begin PASSAGE TO READ

This sounds absurd. I can't even get through getting Clang, LLVM, and
Emscripten built from source as it is, it's such a house-of-cards with
configuration and dependency settings. Have any of you tried building Chromium
from scratch? I have, on three separate occasions, as I'd like to try to
contribute to WebVR. End result: fewer gigs of free space on my hard drive and
no Chromium from source.

Part of that is my impatience: I'm used to C# and Java, where dependencies are
always dynamically linked, the namespacing keeps everything from colliding,
and the semantics are very easy to follow. But even Node's braindead NPM
dependency manager would be better than the hoops they make you jump through
to build open-source C++ projects. I mean, I just don't get how someone could
have at any point said "yes, this is a good path, we should continue with
this" for all these custom build systems in the wild on these projects.

I could be way off. I'm only just reading the FAQ now and I'm not entirely
sure I understand what has actually been made versus what has been planned.
There seems to be a lot of talk about supporting other languages than C++, but
that's what they said about ASM.js, and where did that go? Is anyone using
ASM.js in production who is not Archive.org and their arcade emulator?

I don't know... I really, really want to like the web browser as a platform.
It has its flaws, but it's the least painful solution of all of the
completely-cross-platform options. But it's hard. Getting harder. Hard enough
I'm starting to wonder if it'd be smarter to develop better deployment
strategies for an existing, better programming language than to try to develop
better programming languages for the browser's existing, better deployment
strategy.

end PASSAGE TO READ
begin MATERIAL SUPPLIED

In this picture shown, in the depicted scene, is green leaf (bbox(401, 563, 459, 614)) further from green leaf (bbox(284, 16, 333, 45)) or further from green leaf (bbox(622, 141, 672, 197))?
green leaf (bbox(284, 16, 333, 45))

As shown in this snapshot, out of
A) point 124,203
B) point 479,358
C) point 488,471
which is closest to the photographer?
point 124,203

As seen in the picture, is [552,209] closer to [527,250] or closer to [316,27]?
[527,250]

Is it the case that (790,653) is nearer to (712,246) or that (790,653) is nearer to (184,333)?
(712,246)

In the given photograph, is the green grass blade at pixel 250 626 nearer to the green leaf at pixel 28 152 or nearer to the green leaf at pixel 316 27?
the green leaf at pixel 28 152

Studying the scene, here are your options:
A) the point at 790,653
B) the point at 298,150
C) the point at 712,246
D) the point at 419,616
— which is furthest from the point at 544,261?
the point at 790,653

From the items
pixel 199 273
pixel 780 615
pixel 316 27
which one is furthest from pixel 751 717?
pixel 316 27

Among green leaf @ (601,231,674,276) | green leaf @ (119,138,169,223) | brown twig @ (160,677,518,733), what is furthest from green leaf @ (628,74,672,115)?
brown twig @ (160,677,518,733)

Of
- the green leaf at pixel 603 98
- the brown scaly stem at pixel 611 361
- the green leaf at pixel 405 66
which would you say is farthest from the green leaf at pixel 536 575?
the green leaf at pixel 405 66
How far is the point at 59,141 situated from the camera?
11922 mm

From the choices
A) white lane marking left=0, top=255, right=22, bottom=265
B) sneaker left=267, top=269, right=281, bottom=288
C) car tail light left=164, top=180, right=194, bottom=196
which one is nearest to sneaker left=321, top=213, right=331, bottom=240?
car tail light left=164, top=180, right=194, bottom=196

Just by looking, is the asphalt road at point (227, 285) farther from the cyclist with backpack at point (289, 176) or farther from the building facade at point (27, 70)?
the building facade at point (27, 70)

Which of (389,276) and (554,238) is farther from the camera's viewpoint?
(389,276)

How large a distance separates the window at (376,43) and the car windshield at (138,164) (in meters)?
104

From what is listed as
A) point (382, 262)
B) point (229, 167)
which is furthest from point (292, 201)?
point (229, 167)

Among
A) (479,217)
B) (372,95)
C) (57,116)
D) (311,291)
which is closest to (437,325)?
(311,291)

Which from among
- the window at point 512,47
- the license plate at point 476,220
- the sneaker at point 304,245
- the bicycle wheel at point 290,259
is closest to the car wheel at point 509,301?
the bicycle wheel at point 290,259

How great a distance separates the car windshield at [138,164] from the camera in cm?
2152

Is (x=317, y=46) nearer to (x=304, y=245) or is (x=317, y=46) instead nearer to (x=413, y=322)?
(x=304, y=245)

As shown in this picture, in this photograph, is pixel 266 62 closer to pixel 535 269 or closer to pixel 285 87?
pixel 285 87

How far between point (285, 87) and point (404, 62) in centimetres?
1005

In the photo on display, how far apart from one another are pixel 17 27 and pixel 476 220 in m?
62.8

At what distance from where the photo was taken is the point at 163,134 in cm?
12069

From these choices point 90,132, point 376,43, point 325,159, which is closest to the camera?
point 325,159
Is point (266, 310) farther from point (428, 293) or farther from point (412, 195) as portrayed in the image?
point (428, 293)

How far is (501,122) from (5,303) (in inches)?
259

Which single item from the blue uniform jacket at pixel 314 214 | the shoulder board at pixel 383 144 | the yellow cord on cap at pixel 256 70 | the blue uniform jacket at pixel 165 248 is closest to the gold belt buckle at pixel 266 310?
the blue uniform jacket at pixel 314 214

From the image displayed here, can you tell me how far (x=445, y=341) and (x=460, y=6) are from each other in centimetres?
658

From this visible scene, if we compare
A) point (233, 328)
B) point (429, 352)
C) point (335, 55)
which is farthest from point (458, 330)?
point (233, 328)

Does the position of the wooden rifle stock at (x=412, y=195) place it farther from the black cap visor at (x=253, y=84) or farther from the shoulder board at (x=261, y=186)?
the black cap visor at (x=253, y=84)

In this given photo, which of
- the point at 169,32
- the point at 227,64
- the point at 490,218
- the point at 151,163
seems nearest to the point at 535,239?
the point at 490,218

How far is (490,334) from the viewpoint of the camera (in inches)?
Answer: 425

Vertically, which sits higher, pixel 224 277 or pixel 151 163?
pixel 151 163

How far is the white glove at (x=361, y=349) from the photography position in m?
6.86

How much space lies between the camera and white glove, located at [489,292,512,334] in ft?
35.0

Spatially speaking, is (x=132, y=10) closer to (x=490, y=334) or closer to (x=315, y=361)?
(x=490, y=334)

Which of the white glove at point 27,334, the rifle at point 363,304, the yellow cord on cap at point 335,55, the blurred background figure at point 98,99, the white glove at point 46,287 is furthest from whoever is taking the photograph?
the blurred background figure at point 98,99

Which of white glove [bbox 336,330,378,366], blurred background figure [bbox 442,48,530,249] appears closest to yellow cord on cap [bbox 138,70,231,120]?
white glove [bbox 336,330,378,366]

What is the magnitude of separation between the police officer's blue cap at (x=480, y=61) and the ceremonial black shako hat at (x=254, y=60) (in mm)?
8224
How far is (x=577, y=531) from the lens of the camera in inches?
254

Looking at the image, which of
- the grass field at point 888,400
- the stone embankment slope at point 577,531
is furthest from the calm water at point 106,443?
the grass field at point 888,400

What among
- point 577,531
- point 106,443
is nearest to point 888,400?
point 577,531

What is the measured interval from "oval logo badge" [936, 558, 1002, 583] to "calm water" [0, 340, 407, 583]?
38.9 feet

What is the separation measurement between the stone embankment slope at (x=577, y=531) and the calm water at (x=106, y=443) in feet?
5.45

end MATERIAL SUPPLIED

In the post above about building C++ projects from source, the writer blames their own impatience for part of the trouble. Please explain in one to three sentences why the writer says this, using the reason the post gives.

**RESPONSE TO THIS TASK:** The writer is used to C# and Java, where dependencies are always dynamically linked, namespacing keeps everything from colliding, and the semantics are very easy to follow. Coming from that, the writer has little patience for the hoops involved in building open-source C++ projects.